### Excerpt to read
------------------------------------

Set empty string for meaning of all contexts and the nil for the norm…

…al context (#9)

CHANGELOG.md

@@ -2,3 +2,4 @@
 -  First version.
 -  Support delegatee.
 -  Support abstract resource.
+-  Fix bugs.

const.go

@@ -91,7 +91,7 @@ func AddRelation(context any, relation Relation, privilege Privilege) {
 func getPrivilege(context any, relation Relation) Privilege {
 	var cname = getName(context)
 
-	if cmap, ok := relationMap[cname]; ok || cname == "" {
+	if cmap, ok := relationMap[cname]; ok || cname == "nil" {
 		relation = Relation(strings.ToLower(string(relation)))
 		if priv, ok := cmap[relation]; ok {
 			return priv

priv.go

@@ -148,23 +148,27 @@ func (c *Checker) On(resource Resource) error {
 
 // getName returns the name of object.
 func getName(a any) string {
-	if a == nil {
-		return ""
-	}
+	var name = func() string {
+		if a == nil {
+			return "nil"
+		}
 
-	if s, ok := a.(fmt.Stringer); ok {
-		return s.String()
-	}
+		if s, ok := a.(fmt.Stringer); ok {
+			return s.String()
+		}
 
-	var atype = reflect.TypeOf(a)
-	switch atype.Kind() {
-	case reflect.String:
-		return a.(string)
-	case reflect.Struct:
-		return atype.Name()
-	case reflect.Pointer:
-		return atype.Elem().Name()
-	default:
-		panic(XyprivError.New("expected a string, struct, or pointer of struct to get its name"))
-	}
+		var atype = reflect.TypeOf(a)
+		switch atype.Kind() {
+		case reflect.String:
+			return a.(string)
+		case reflect.Struct:
+			return atype.Name()
+		case reflect.Pointer:
+			return atype.Elem().Name()
+		default:
+			panic(XyprivError.New("expected a string, struct, or pointer of struct to get its name"))

------------------------------------

### Given information

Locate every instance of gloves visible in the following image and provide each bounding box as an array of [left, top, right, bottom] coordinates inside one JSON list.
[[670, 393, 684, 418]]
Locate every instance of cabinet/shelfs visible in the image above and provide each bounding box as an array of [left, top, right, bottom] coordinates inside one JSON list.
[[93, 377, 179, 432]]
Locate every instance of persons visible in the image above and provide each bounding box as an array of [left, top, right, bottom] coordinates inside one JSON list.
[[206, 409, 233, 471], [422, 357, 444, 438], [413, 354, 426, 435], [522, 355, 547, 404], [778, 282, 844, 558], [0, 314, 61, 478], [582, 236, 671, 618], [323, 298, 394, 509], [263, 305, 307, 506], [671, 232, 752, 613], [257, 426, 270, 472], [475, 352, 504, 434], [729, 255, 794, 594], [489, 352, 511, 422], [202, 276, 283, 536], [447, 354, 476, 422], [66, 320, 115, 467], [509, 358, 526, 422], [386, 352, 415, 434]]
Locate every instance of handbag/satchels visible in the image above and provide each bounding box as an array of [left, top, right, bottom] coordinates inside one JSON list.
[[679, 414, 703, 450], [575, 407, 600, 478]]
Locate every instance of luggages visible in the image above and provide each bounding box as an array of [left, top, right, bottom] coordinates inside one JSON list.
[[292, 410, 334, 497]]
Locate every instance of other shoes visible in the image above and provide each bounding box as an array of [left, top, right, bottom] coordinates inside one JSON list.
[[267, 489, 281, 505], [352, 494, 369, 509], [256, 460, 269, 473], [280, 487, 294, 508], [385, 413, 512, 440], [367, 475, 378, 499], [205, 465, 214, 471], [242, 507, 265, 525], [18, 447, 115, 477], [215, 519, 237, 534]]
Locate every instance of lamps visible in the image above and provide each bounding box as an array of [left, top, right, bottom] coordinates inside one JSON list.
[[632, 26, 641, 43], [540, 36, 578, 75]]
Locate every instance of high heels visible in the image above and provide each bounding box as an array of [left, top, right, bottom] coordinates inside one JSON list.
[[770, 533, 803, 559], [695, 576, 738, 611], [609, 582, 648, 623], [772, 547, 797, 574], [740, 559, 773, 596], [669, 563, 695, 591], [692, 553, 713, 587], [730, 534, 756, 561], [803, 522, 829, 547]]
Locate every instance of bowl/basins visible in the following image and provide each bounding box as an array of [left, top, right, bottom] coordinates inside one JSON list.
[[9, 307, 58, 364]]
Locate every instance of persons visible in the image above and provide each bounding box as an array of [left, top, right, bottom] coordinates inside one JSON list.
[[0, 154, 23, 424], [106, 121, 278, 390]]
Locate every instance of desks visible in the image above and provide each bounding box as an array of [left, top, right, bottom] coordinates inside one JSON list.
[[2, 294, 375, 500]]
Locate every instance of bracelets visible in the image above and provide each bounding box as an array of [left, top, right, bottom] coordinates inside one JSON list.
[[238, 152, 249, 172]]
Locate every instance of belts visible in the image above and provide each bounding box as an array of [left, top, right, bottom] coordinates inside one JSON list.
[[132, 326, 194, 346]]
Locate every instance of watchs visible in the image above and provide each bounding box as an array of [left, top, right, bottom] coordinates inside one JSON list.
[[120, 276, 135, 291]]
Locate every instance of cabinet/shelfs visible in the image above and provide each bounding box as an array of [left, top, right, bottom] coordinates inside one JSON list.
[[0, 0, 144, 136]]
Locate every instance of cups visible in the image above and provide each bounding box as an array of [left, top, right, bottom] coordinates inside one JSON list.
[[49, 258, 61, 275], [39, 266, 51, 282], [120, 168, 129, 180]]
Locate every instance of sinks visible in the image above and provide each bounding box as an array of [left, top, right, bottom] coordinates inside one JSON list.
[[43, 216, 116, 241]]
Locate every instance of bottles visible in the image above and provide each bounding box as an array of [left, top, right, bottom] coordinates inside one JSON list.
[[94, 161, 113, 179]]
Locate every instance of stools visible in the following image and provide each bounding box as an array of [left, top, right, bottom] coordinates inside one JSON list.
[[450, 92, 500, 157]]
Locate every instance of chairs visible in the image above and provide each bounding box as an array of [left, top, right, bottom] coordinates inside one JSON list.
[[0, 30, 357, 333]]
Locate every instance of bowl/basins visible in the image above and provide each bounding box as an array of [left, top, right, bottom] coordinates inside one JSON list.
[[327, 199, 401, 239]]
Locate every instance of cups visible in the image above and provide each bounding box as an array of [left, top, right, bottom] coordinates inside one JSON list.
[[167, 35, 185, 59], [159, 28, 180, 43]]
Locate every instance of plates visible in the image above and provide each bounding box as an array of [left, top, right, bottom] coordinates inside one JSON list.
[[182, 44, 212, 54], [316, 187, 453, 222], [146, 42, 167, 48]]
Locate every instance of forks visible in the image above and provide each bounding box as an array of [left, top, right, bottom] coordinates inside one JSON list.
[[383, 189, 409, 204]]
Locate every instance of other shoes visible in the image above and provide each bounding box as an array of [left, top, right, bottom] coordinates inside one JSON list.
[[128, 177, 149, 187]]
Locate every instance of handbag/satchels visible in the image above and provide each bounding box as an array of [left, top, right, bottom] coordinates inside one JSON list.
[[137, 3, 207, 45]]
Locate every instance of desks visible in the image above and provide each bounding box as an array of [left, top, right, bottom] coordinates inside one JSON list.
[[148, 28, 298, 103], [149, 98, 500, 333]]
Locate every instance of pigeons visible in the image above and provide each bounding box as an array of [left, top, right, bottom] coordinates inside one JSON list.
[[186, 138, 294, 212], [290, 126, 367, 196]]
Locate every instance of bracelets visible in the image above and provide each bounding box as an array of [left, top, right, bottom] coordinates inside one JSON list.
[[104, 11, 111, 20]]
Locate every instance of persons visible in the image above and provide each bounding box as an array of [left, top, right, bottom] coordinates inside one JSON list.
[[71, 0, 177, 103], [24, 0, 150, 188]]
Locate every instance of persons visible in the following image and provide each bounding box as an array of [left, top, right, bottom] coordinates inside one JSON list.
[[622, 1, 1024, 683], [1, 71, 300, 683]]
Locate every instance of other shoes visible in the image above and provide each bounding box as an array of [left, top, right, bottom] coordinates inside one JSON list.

------------------------------------

### What is needed
In the code change, why does getName now return "nil" instead of an empty string when it is given nil? Answer in one to three sentences. You won't need the items for this.

### Reply to the exercise
The change's title says the empty string now means all contexts, while nil stands for the normal context. So getName gives nil the name "nil" to keep it apart from the empty string, and getPrivilege now checks for "nil" instead of "".